Cleary suggested that students using these online databases should “search by industry or by job type, not by major.”

She added, “Most employers don’t think about the major at all.”

Thinking Out of the Box

College senior and Africana studies major Marcel Salas attained a full-time job after graduation but, like Stevens, was “never inclined to use OCR” because she “assumed it was mostly for finance or econ-related fields.”

Salas will be working for Red Bull in their Culture Marketing department in an 18-month rotational position, part of a selective “graduate program” similar to that of a banking firm. In this position, Salas will be analyzing “how Red Bull produces all the media that we see, which is a big part of their marketing.”

While Salas did not use OCR, she did employ the help of Career Services, at least in jump-starting her job search.

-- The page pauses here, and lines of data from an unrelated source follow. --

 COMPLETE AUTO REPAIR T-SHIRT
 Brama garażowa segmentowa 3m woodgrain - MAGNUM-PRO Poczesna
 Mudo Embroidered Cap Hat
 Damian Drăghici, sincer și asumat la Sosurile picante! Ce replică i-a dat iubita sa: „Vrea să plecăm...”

“When I realized I wanted to do stuff in advertising and marketing, they directed me towards resources to learn more about the field,” Salas said. “I was super intimidated because I know kids here major in marketing and I knew we would be competing for the same jobs.”

A more knowledgeable Salas then had the savvy to find a position on her own. She found out about the opportunity at Red Bull through another student at Penn. “I wouldn’t have known about the graduate program had it not been for this other Penn student,” Salas said. It was the perfect “Penn connection.”

OCR: A Stepping Stone

College senior Isabel Friedman, soon to be working for the online media file hosting and sharing service Dropbox, found OCR to be helpful in her ultimate attainment of that position. Though she found the position at Dropbox using PennLink, she had previously used OCR in her job search for a consulting position. After going through the interviewing process and realizing consulting was not for her, Friedman said she walked away from OCR with stronger interviewing skills that were a stepping stone in finding a job.

“My experience preparing for consulting interviews and performing at interviews without a doubt helped me get the job that I ultimately got,” Friedman said. “OCR is daunting and it’s stressful, but it provided me invaluable experience in my own job search.”

Beyond OCR, Career Services hosts both a spring fair and a start-up fair — usually in late February — for students looking for jobs that are not OCR positions, Cleary said. The spring fair is “the largest fair of the year … kind of the ‘alternatives to OCR’ career fair,” she added. Around 100 employers will be on campus for that event.

With these and other Career Services initiatives, students do have alternatives to the OCR process.

“I urge people not to feel alienated if [OCR] is not the right path for them and to know that there are a bunch of other resources out there,” Salas said. “Don’t be scared if OCR is not your path.”